Image-based spatial reasoning data
● ● ● ●

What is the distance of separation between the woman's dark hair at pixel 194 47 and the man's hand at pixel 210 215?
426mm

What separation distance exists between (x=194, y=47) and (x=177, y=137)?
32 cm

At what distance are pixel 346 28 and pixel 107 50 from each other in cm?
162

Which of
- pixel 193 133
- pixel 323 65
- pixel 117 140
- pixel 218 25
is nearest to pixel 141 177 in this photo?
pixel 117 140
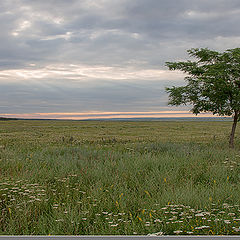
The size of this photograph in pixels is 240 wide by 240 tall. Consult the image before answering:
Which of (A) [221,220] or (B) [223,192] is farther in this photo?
(B) [223,192]

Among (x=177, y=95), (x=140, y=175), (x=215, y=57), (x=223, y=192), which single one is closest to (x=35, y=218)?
(x=140, y=175)

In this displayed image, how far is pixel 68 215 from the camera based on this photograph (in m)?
4.47

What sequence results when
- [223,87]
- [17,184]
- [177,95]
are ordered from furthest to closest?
[177,95] < [223,87] < [17,184]

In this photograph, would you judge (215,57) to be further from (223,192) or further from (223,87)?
(223,192)

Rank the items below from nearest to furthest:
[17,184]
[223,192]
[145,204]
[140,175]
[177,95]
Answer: [145,204] < [223,192] < [17,184] < [140,175] < [177,95]

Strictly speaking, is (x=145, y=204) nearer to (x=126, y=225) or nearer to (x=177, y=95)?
(x=126, y=225)

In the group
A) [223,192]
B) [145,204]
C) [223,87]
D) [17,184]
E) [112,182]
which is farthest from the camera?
[223,87]

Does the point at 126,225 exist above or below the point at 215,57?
below

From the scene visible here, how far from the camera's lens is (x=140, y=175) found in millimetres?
7309

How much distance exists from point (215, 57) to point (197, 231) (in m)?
15.3

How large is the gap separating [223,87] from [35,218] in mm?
13793

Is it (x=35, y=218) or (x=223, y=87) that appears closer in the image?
(x=35, y=218)

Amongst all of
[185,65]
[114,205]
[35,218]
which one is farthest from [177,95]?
[35,218]

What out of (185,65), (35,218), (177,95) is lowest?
(35,218)
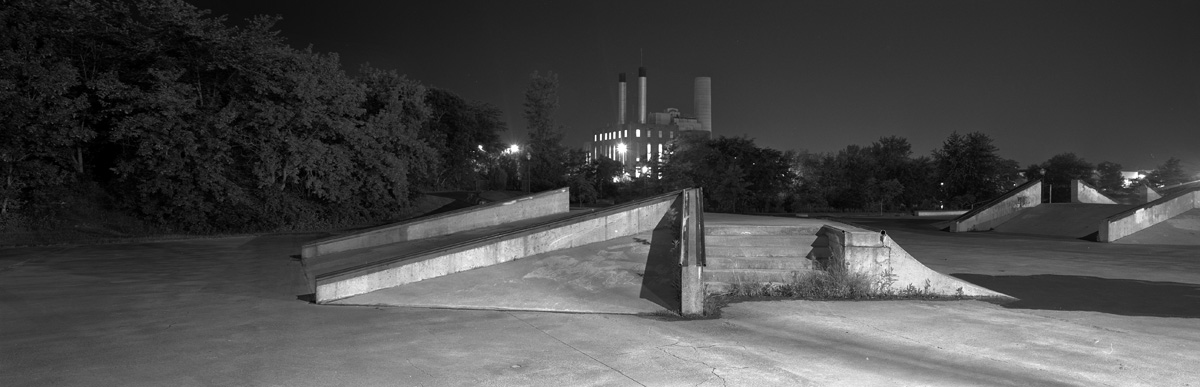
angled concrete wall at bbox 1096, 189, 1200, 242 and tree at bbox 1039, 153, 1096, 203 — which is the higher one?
tree at bbox 1039, 153, 1096, 203

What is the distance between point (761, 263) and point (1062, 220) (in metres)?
16.6

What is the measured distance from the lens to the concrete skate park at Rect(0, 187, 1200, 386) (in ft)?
17.5

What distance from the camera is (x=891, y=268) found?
8633 millimetres

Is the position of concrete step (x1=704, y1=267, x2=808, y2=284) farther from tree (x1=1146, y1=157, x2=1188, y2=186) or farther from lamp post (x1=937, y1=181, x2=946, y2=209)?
tree (x1=1146, y1=157, x2=1188, y2=186)

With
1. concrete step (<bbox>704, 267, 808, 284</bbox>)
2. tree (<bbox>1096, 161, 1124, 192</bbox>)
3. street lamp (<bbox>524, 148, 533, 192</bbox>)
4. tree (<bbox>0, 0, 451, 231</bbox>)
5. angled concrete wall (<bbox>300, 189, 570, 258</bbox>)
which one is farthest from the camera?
tree (<bbox>1096, 161, 1124, 192</bbox>)

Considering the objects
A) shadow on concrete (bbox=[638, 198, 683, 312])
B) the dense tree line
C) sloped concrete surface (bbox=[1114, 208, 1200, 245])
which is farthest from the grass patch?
the dense tree line

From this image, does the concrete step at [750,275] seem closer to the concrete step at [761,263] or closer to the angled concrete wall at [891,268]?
the concrete step at [761,263]

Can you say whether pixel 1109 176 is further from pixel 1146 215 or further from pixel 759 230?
pixel 759 230

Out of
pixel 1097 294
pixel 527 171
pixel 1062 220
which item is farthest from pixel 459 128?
pixel 1097 294

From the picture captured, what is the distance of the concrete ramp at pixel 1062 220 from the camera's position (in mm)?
19125

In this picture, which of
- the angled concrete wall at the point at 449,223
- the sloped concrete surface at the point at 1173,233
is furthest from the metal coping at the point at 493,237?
the sloped concrete surface at the point at 1173,233

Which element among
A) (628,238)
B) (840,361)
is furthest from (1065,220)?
(840,361)

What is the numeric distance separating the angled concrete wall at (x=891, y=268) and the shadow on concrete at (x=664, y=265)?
228 cm

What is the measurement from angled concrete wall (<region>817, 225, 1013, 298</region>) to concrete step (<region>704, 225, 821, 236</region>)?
1188 millimetres
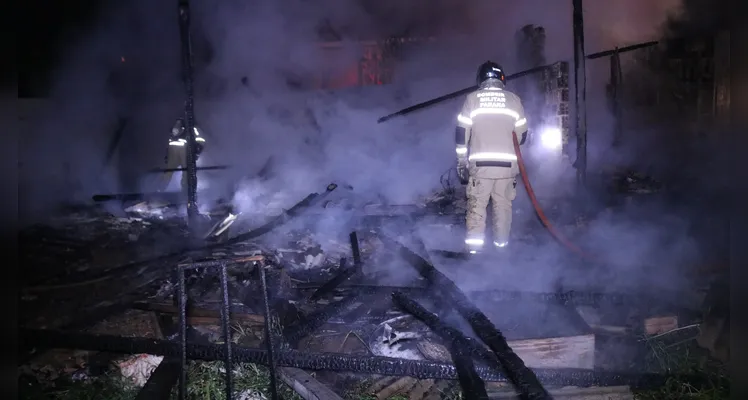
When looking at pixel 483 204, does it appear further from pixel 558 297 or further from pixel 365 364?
pixel 365 364

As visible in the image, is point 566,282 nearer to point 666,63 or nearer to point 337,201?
point 337,201

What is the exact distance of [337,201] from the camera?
887 cm

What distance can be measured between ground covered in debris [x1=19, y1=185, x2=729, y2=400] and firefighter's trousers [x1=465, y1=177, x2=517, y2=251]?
43 cm

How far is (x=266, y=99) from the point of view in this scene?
1067cm

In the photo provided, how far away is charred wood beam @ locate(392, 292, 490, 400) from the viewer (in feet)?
8.02

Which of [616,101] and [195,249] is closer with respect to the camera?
[195,249]

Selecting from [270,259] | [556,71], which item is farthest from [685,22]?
[270,259]

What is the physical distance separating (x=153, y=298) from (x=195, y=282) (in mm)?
482

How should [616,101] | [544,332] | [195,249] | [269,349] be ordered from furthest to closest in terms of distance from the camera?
Result: [616,101] < [195,249] < [544,332] < [269,349]

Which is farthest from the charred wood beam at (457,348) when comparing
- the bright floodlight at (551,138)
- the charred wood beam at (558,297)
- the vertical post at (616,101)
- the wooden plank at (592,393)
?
the vertical post at (616,101)

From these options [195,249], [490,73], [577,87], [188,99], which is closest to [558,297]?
[490,73]

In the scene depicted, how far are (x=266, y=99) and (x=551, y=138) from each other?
6682mm

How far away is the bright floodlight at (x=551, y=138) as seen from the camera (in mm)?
7832

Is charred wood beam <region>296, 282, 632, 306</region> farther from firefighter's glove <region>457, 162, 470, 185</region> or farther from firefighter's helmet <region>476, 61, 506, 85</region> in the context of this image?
firefighter's helmet <region>476, 61, 506, 85</region>
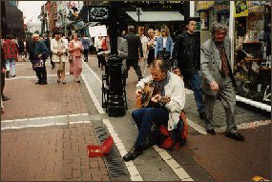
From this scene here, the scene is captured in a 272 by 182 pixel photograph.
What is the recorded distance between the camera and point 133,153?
15.8 ft

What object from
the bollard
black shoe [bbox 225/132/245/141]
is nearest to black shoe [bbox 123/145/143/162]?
black shoe [bbox 225/132/245/141]

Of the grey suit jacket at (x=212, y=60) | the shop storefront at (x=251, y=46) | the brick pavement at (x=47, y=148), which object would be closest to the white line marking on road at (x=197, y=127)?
the grey suit jacket at (x=212, y=60)

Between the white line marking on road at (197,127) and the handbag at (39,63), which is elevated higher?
the handbag at (39,63)

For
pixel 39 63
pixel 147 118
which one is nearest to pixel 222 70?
pixel 147 118

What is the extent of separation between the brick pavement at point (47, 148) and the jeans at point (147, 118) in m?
0.61

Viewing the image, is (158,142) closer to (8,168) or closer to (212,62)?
(212,62)

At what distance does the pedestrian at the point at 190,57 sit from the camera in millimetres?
6648

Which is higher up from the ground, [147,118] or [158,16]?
[158,16]

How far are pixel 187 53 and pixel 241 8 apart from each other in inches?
93.9

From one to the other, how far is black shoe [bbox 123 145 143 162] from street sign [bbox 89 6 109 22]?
294cm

● ● ● ●

- [Exercise directions]:
Transcribe all of the data above word for word, but leave out the pictures.

- [Answer to the task]:
What is the distance of separation between the woman's dark hair at pixel 194 47 and the man's hand at pixel 210 215?
426mm

What separation distance exists between (x=194, y=47) and (x=177, y=137)?
32 cm

At what distance are pixel 346 28 and pixel 107 50 from each other in cm?
162

Which of
- pixel 193 133
- pixel 323 65
- pixel 117 140
- pixel 218 25
is nearest to pixel 141 177 in this photo?
pixel 117 140
The size of this photograph in pixels is 240 wide by 240 tall. Consult the image before answering:
Which of (A) [221,220] or (B) [223,192] is farther in this photo?
(B) [223,192]

Among (x=177, y=95), (x=140, y=175), (x=215, y=57), (x=223, y=192), which single one is closest to (x=35, y=218)?
(x=140, y=175)

In this displayed image, how far is pixel 68 215 from the camera based on this photograph (in m)?
4.47

What sequence results when
- [223,87]
- [17,184]
- [177,95]
are ordered from furthest to closest?
[177,95] < [223,87] < [17,184]

In this photograph, would you judge (215,57) to be further from (223,192) or further from (223,87)?
(223,192)

Rank the items below from nearest to furthest:
[17,184]
[223,192]
[145,204]
[140,175]
[177,95]
Answer: [145,204] < [223,192] < [17,184] < [140,175] < [177,95]

Strictly speaking, is (x=145, y=204) nearer to (x=126, y=225) or nearer to (x=177, y=95)?
(x=126, y=225)

In the group
A) [223,192]
B) [145,204]
C) [223,87]
D) [17,184]
E) [112,182]
which is farthest from the camera?
[223,87]

Does the point at 126,225 exist above or below the point at 215,57?
below

From the scene visible here, how far from the camera's lens is (x=140, y=175) found in millimetres?
7309

How much distance exists from point (215, 57) to point (197, 231) (in m)?
15.3

How large is the gap separating [223,87] from [35,218] in mm?
13793

Is it (x=35, y=218) or (x=223, y=87) that appears closer in the image?
(x=35, y=218)

Amongst all of
[185,65]
[114,205]
[35,218]
which one is farthest from [177,95]?
[35,218]

What out of (185,65), (35,218), (177,95) is lowest?
(35,218)
angled concrete wall at bbox 1096, 189, 1200, 242 and tree at bbox 1039, 153, 1096, 203 — which is the higher one?
tree at bbox 1039, 153, 1096, 203

What is the distance between point (761, 263) and point (1062, 220) (in metres)?
16.6

What is the measured distance from the lens to the concrete skate park at Rect(0, 187, 1200, 386) (in ft)?
17.5

What distance from the camera is (x=891, y=268) found?
8633 millimetres

Is the position of concrete step (x1=704, y1=267, x2=808, y2=284) farther from tree (x1=1146, y1=157, x2=1188, y2=186) or farther from lamp post (x1=937, y1=181, x2=946, y2=209)?
tree (x1=1146, y1=157, x2=1188, y2=186)

With
1. concrete step (<bbox>704, 267, 808, 284</bbox>)
2. tree (<bbox>1096, 161, 1124, 192</bbox>)
3. street lamp (<bbox>524, 148, 533, 192</bbox>)
4. tree (<bbox>0, 0, 451, 231</bbox>)
5. angled concrete wall (<bbox>300, 189, 570, 258</bbox>)
which one is farthest from the camera?
tree (<bbox>1096, 161, 1124, 192</bbox>)

Considering the objects
A) shadow on concrete (bbox=[638, 198, 683, 312])
B) the dense tree line
C) sloped concrete surface (bbox=[1114, 208, 1200, 245])
which is farthest from the grass patch?
the dense tree line

From this image, does the concrete step at [750,275] seem closer to the concrete step at [761,263] or closer to the angled concrete wall at [891,268]?
the concrete step at [761,263]

Can you say whether pixel 1109 176 is further from pixel 1146 215 or further from pixel 759 230?
pixel 759 230

Out of
pixel 1097 294
pixel 527 171
pixel 1062 220
which item is farthest from pixel 459 128?
pixel 1097 294

From the picture captured, what is the distance of the concrete ramp at pixel 1062 220 from the camera's position (in mm)?
19125

In this picture, which of
- the angled concrete wall at the point at 449,223
- the sloped concrete surface at the point at 1173,233
is furthest from the metal coping at the point at 493,237?
the sloped concrete surface at the point at 1173,233

Which element among
A) (628,238)
B) (840,361)
is furthest from (1065,220)?
(840,361)

What is the numeric distance separating the angled concrete wall at (x=891, y=268) and the shadow on concrete at (x=664, y=265)?
228 cm

What is the measurement from angled concrete wall (<region>817, 225, 1013, 298</region>) to concrete step (<region>704, 225, 821, 236</region>)?
1188 millimetres
When looking at pixel 483 204, does it appear further from pixel 558 297 or further from pixel 365 364?
pixel 365 364

As visible in the image, is point 566,282 nearer to point 666,63 or nearer to point 337,201?
point 337,201

What is the exact distance of [337,201] from the camera?
887 cm

What distance can be measured between ground covered in debris [x1=19, y1=185, x2=729, y2=400] and firefighter's trousers [x1=465, y1=177, x2=517, y2=251]?
43 cm

How far is (x=266, y=99) from the point of view in this scene?
1067cm

In the photo provided, how far away is charred wood beam @ locate(392, 292, 490, 400) from the viewer (in feet)?
8.02

Which of [616,101] and [195,249] is closer with respect to the camera?
[195,249]

Selecting from [270,259] | [556,71], which item is farthest from [685,22]?
[270,259]

What is the physical distance separating (x=153, y=298) from (x=195, y=282) (in mm)?
482

How should [616,101] | [544,332] | [195,249] | [269,349] be ordered from furthest to closest in terms of distance from the camera?
Result: [616,101] < [195,249] < [544,332] < [269,349]

Which is farthest from the charred wood beam at (457,348) when comparing
- the bright floodlight at (551,138)
- the charred wood beam at (558,297)
- the vertical post at (616,101)
- the wooden plank at (592,393)
?
the vertical post at (616,101)

From these options [195,249], [490,73], [577,87], [188,99], which is closest to [558,297]?
[490,73]

In the scene depicted, how far are (x=266, y=99) and (x=551, y=138) from each other?
6682mm

How far away is the bright floodlight at (x=551, y=138) as seen from the camera (in mm)?
7832

Is charred wood beam <region>296, 282, 632, 306</region> farther from firefighter's glove <region>457, 162, 470, 185</region> or farther from firefighter's helmet <region>476, 61, 506, 85</region> in the context of this image?
firefighter's helmet <region>476, 61, 506, 85</region>
From this scene here, the scene is captured in a 272 by 182 pixel photograph.
What is the recorded distance between the camera and point 133,153?
15.8 ft

What object from
the bollard
black shoe [bbox 225/132/245/141]
is nearest to black shoe [bbox 123/145/143/162]?
black shoe [bbox 225/132/245/141]

Of the grey suit jacket at (x=212, y=60) | the shop storefront at (x=251, y=46) | the brick pavement at (x=47, y=148), which object would be closest to the white line marking on road at (x=197, y=127)?
the grey suit jacket at (x=212, y=60)

Between the white line marking on road at (197,127) and the handbag at (39,63), which is elevated higher?
the handbag at (39,63)

For
pixel 39 63
pixel 147 118
which one is nearest to pixel 222 70?
pixel 147 118

What is the extent of separation between the brick pavement at point (47, 148) and the jeans at point (147, 118) in m?
0.61

Viewing the image, is (158,142) closer to (8,168) or closer to (212,62)?
(212,62)

At what distance does the pedestrian at the point at 190,57 sit from the camera in millimetres?
6648

Which is higher up from the ground, [147,118] or [158,16]?
[158,16]

How far are pixel 187 53 and pixel 241 8 apart from each other in inches?
93.9

From one to the other, how far is black shoe [bbox 123 145 143 162] from street sign [bbox 89 6 109 22]?
294cm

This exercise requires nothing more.